Option Data for Company A, 25 November 2019
Option | Expiration | Strike | Premium | Delta | Theta |
---|---|---|---|---|---|
Call | February 2020 | 140 | 5.40 | 0.510 | –0.035 |
Call | July 2020 | 140 | 8.64 | 0.517 | –0.021 |
Put | February 2020 | 140 | 6.15 | –0.508 | –0.034 |
Put | July 2020 | 140 | 10.55 | –0.507 | –0.019 |
Wendy Manetti Case Scenario
Manetti states, “Now consider a situation in which a client owns shares of Company A and wants to protect against a sudden decline in share price. A strategy to consider is the purchase of put options. I might suggest that the client purchase the February 2020 put option because it is cheaper than the July 2020 option and has the lowest time decay. If it were possible to purchase a February put option with a strike price lower than $140, it would be cheaper, but there would be a greater risk of loss in the position.”
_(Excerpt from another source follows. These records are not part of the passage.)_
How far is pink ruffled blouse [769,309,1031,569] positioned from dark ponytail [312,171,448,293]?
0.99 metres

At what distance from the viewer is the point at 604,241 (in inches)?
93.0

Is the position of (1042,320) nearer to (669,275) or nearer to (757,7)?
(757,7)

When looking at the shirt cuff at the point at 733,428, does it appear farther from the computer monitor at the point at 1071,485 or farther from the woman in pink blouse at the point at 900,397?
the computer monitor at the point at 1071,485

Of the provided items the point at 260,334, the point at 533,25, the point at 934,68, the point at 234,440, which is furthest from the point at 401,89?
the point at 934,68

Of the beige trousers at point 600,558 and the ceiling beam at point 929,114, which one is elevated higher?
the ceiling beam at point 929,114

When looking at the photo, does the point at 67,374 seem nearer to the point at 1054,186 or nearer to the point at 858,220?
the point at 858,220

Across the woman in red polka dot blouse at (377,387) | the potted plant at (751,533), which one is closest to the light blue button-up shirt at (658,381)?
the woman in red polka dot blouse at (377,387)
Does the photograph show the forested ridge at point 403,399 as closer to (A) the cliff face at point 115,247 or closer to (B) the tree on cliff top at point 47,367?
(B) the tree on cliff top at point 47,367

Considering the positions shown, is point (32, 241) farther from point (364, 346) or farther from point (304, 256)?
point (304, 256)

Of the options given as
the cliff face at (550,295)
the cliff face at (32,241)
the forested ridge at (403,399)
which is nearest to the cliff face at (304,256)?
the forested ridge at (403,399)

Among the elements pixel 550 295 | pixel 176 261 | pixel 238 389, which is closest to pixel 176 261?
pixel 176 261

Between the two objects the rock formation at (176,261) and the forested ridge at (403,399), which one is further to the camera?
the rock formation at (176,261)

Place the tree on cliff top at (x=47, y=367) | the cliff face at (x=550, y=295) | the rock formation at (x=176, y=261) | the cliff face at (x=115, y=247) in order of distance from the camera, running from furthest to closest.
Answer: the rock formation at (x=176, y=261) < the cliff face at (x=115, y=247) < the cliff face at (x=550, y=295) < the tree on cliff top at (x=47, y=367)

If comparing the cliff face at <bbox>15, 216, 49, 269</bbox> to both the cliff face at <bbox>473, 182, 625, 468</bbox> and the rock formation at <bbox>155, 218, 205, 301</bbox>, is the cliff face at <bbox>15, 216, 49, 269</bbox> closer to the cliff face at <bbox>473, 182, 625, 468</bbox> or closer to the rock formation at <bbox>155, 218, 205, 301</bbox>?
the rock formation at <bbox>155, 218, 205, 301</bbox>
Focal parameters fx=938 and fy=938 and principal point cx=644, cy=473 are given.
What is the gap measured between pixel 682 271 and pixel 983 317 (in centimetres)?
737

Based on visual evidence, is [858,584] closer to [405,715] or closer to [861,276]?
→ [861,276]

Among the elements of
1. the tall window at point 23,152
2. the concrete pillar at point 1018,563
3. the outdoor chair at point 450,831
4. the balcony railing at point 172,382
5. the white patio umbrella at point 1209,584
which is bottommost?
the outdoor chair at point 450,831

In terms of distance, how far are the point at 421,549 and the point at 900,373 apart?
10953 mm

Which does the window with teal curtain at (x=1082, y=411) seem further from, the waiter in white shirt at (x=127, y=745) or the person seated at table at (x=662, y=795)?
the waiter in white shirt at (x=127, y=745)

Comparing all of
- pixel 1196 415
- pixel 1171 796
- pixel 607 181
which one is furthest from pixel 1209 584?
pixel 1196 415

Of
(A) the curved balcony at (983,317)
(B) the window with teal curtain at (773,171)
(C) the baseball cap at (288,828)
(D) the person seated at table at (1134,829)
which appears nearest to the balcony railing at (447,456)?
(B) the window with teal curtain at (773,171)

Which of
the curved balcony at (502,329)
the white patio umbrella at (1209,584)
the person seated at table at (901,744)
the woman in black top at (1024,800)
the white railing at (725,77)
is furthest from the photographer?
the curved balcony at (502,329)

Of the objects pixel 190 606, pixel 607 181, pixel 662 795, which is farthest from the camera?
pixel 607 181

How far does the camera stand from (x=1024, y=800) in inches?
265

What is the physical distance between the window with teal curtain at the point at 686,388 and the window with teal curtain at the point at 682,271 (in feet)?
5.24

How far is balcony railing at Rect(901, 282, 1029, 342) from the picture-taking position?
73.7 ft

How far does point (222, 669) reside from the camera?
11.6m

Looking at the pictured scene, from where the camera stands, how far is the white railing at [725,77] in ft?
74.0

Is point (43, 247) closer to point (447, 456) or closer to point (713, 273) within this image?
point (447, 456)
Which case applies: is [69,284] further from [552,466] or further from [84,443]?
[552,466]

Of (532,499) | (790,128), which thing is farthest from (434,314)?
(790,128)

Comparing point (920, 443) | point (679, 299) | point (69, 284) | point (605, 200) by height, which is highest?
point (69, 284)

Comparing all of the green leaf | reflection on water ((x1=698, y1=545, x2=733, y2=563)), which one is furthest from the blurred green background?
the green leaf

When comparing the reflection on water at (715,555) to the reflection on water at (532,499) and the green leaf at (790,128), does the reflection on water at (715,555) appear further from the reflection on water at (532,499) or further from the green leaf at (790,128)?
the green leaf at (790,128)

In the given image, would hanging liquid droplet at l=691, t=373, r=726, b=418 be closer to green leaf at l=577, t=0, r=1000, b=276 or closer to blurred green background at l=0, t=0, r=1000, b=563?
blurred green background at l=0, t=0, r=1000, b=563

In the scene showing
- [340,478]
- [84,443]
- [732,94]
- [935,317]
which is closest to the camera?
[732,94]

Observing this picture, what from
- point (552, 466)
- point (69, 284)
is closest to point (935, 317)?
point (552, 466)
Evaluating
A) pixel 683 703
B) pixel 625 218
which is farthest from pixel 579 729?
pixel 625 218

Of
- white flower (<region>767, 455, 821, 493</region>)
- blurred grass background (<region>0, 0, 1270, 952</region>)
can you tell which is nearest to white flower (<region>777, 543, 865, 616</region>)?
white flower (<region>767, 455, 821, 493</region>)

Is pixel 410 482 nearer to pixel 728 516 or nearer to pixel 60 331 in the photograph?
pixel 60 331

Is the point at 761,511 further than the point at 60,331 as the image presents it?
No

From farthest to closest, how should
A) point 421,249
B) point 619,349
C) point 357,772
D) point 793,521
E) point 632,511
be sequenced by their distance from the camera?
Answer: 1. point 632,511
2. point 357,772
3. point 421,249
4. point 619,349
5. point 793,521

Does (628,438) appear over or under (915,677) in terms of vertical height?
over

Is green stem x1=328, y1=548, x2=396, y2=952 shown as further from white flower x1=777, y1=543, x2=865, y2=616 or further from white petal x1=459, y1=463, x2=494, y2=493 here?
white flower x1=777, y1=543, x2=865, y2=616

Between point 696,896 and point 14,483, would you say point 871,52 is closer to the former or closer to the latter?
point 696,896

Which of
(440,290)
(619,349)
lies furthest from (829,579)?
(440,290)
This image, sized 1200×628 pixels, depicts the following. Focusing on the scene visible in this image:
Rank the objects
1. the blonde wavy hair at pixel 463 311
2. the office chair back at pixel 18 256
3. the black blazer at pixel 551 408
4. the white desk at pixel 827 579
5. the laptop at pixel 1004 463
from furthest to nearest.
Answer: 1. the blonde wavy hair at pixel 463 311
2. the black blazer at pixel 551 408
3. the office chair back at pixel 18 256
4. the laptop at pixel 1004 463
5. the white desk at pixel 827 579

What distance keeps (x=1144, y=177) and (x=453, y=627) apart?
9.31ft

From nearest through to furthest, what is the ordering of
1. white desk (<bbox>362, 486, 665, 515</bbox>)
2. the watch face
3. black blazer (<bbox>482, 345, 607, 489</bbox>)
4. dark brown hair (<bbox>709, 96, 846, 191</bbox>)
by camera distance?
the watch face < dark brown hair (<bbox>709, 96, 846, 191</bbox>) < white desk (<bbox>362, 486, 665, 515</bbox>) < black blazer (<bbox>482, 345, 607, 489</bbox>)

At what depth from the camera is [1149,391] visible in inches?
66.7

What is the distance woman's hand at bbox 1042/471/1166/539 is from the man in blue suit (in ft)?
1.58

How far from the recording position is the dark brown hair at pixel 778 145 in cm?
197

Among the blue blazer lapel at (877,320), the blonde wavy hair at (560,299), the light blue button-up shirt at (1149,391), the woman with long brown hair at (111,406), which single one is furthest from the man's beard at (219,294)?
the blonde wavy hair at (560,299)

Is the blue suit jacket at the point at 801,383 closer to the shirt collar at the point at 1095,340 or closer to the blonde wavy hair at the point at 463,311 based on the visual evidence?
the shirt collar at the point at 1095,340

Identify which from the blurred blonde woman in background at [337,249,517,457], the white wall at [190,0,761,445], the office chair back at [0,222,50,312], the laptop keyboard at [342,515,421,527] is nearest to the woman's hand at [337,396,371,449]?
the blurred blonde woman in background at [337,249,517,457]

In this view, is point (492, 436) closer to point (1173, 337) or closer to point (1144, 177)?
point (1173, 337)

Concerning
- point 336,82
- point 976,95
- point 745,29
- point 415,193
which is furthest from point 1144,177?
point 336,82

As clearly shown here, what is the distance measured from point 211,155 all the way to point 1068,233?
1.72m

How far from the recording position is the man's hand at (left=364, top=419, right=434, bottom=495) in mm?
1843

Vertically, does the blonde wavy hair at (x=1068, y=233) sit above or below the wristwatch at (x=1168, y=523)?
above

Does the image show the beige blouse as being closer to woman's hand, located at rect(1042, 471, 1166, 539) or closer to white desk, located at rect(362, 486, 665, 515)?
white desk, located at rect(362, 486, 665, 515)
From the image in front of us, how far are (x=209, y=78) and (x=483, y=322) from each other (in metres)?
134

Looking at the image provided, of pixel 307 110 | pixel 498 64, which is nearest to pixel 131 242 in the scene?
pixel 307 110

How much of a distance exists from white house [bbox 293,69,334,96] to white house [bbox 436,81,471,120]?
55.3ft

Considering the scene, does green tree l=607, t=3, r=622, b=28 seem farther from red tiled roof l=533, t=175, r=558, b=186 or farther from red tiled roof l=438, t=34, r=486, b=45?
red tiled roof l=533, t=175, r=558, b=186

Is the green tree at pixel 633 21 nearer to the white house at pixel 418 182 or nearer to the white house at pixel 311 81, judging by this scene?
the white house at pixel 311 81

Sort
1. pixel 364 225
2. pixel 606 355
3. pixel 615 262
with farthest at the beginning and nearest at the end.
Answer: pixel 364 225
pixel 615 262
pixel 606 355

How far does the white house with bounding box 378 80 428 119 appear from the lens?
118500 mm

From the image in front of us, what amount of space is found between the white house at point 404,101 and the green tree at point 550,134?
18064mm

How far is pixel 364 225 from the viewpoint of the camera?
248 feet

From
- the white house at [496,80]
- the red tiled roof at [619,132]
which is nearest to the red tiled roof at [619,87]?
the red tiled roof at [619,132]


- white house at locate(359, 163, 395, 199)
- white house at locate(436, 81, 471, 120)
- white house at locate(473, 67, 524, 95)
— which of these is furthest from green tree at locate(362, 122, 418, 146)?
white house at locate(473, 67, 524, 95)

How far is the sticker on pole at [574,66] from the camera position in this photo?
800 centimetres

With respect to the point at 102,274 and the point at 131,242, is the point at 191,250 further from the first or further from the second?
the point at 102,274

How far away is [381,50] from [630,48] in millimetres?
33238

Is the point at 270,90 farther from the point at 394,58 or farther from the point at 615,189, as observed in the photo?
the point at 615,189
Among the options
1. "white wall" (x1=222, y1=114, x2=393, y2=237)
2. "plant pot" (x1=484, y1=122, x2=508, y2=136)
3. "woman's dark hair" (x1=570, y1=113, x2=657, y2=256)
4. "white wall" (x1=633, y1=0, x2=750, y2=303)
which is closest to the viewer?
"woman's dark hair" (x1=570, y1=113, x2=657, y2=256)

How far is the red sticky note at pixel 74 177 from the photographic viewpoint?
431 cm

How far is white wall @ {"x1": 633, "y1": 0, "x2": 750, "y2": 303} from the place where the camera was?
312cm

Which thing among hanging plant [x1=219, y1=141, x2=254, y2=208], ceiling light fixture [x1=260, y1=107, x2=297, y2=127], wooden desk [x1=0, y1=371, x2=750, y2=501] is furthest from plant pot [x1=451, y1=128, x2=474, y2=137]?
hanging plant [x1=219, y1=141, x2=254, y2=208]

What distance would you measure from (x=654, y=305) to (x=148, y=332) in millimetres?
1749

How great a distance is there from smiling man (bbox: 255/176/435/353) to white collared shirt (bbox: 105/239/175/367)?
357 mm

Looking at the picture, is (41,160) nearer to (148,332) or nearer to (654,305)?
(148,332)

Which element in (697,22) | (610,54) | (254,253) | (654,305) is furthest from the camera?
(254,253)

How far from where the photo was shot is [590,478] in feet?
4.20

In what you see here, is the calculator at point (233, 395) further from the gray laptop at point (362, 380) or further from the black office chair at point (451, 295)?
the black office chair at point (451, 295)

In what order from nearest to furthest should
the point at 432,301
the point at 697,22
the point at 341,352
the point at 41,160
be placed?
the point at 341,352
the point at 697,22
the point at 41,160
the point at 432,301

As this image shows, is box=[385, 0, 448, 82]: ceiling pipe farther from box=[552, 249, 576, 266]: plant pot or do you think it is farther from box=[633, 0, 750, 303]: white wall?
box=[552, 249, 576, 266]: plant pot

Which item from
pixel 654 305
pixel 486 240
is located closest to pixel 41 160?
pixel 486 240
If the client executes Fillizola’s suggested strategy at the current price, her position delta will most likely be the same as the position delta of a portfolio that is:
- long 2,000 shares and short forward 980 shares.
- long 1,020 shares and short forward 980 shares.
- long 2,000 shares and short forward 1,020 shares.
Solution
Solution
C is correct. The delta for the February 2020 $140 call strike option on Company A is 0.51. The delta for a long position in one share of Company A is 1. She is long 2,000 shares of Company A. The position delta for the covered call is (1 – 0.51) × 2,000 = 980. This position delta can be replicated by going long 2,000 shares and taking a short forward position in 1,020 shares. Forwards have deltas of 1.0 for non-dividend-paying stocks. Position delta for Option C = (2,000 – 1,020) = 980.
My confusion - why use covered call delta? I arrived at c by simply doing 2000 *-0.508=1016 shares. This is a protective put and we are given the long put’s delta. What is the need to use a call delta here? Not getting this.